Gebäude steht neben Gebäude, aufgereiht an einer großen Nord-Süd-Achse, die man bei BMW Magistrale nennt. „Es ist eine Schnellstraße, die sich durch den Campus zieht“, erklärt Baumgartner.

Diese Anordnung hat zwei Vorteile. Erstens macht sie die Wege kürzer. Das FIZ-Gelände soll durch Firmen-Shuttle-Busse, Leihräder, aber auch Förderbänder erschlossen werden. Auf einer eigenen App können Mitarbeiter nachsehen, wie sie auf dem Gelände am schnellsten von A nach B kommen.

Der zweite Vorteil: Eine Hauptstraße zwingt die Menschen, sich zufällig zu begegnen.
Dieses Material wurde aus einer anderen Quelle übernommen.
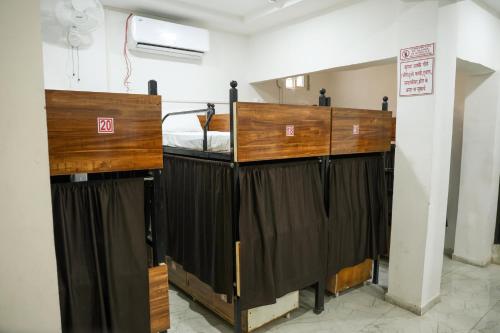 - un lit dans une chambre à côté d'un mur avec des rideaux dans l'établissement Hotel Aaram Kalupur, à Ahmedabad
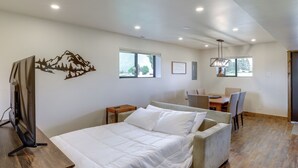 Une chambre moderne avec un lit, un bureau et une chaise. Un motif représentant une montagne décore le mur, et une fenêtre laisse entrer la lumière naturelle.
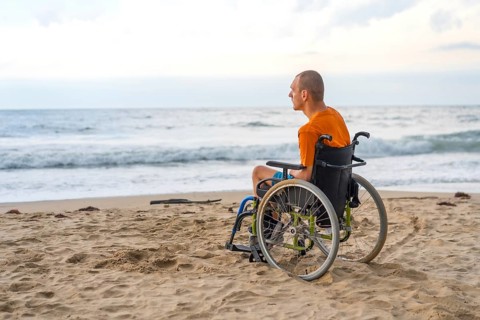 Portrait a disabled person on his back in a wheelchair on the beach with open arms enjoying the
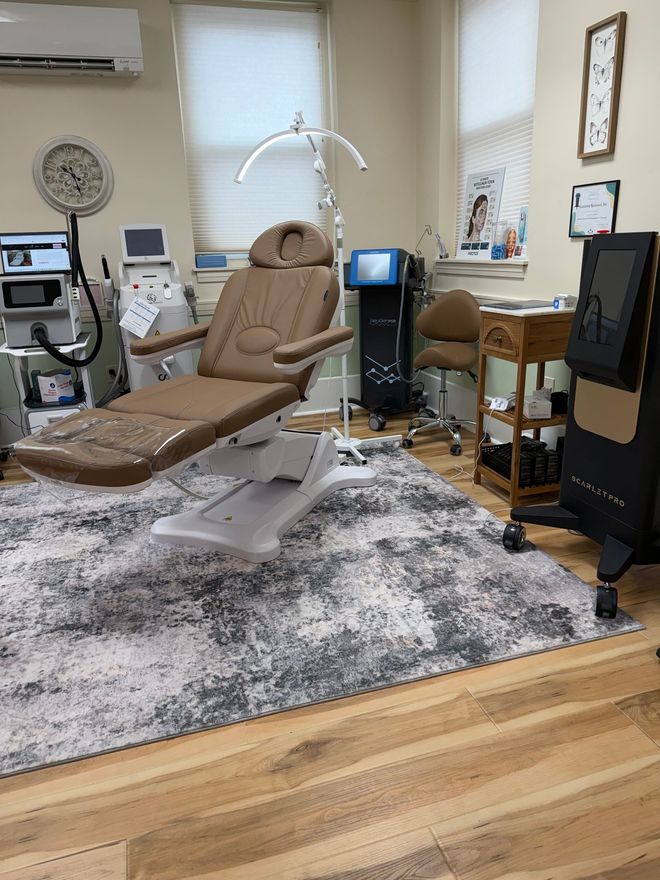 Treatment room with chair, overhead light, and equipment on a gray rug and wood floor.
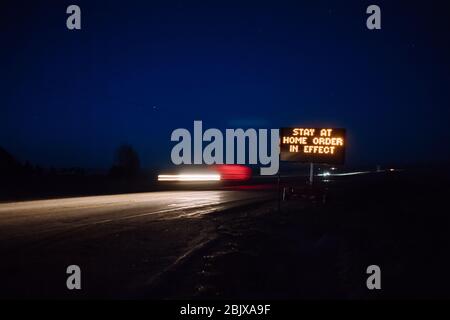 Stay at home order in effect displayed on roadside digital sign at night as cars pass by.  Covid-19 pandemic, stay at home order Stock Photo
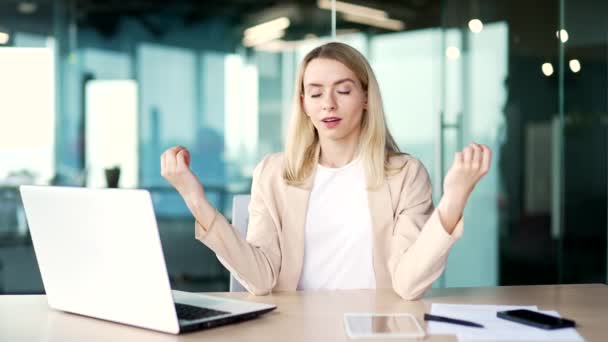 Young woman is meditating with her eyes closed while sitting at a workplace in the office. Businesswoman took a break from work to relieve stress. Female employee rests, relaxes, feels peace of mind - Filmagem, Vídeo
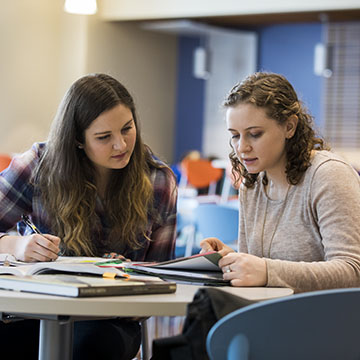 Two students studying at a table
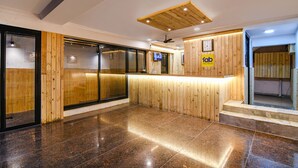 A reception area with wooden paneling, a reception desk, and a clock on the wall.
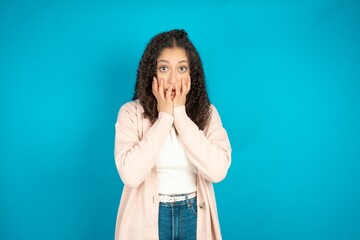 Stupefied beautiful teen girl expresses excitement and thrill, keeps jaw dropped, hands on cheeks,...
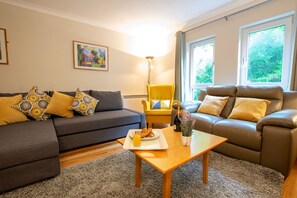 Relax in this stylish living room with a grey sofa, patterned cushions, a leather armchair, and a wooden coffee table.
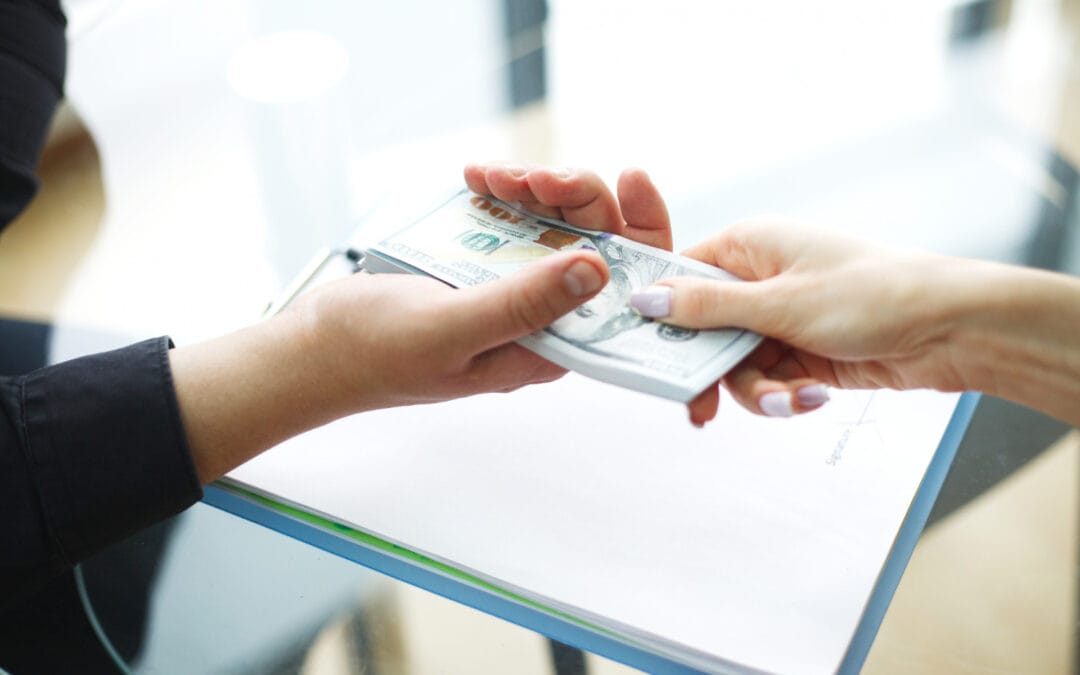 One person hands a stack of U.S. $100 bills to another over a desk with documents.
Das sei wichtig im Entwicklungsprozess. „Wir haben noch die romantische Vorstellung, dass Erfindungen von einem einzelnen Genie kommen“, sagt Baumgartner. Das gebe es, „aber in der Regel ist es ein gegenseitiges Befruchten.“ Er gibt ein Beispiel: Experten für Federung und Getriebe müssen sich mit denjenigen für die Karosserie abstimmen, damit beim fertigen Auto alles passt. Das geschieht im Gespräch oder am Modell, bei vereinbarten Terminen. Neue Ideen oder Denkanstöße lassen sich aber besser in einem spontanen Gespräch austauschen. Dass es dazu kommt, also dass sich Menschen auf dem riesigen Campus begegnen, muss Baumgartner organisieren. Genauso wie Cafés oder Besprechungsecken, in die man sich dann spontan zurückziehen kann.

Das klingt nach moderner Arbeitswelt. Ohne Reibungsverluste geht es aber nicht. Der klassische eigene Schreibtisch wird bei BMW schrittweise verschwinden. Baumgartner gibt zu, dass das für manche Kollegen hart ist. „Das ist mehr als eine Möblierungsfrage“, sagt er. Da muss viel geredet und gezeigt werden.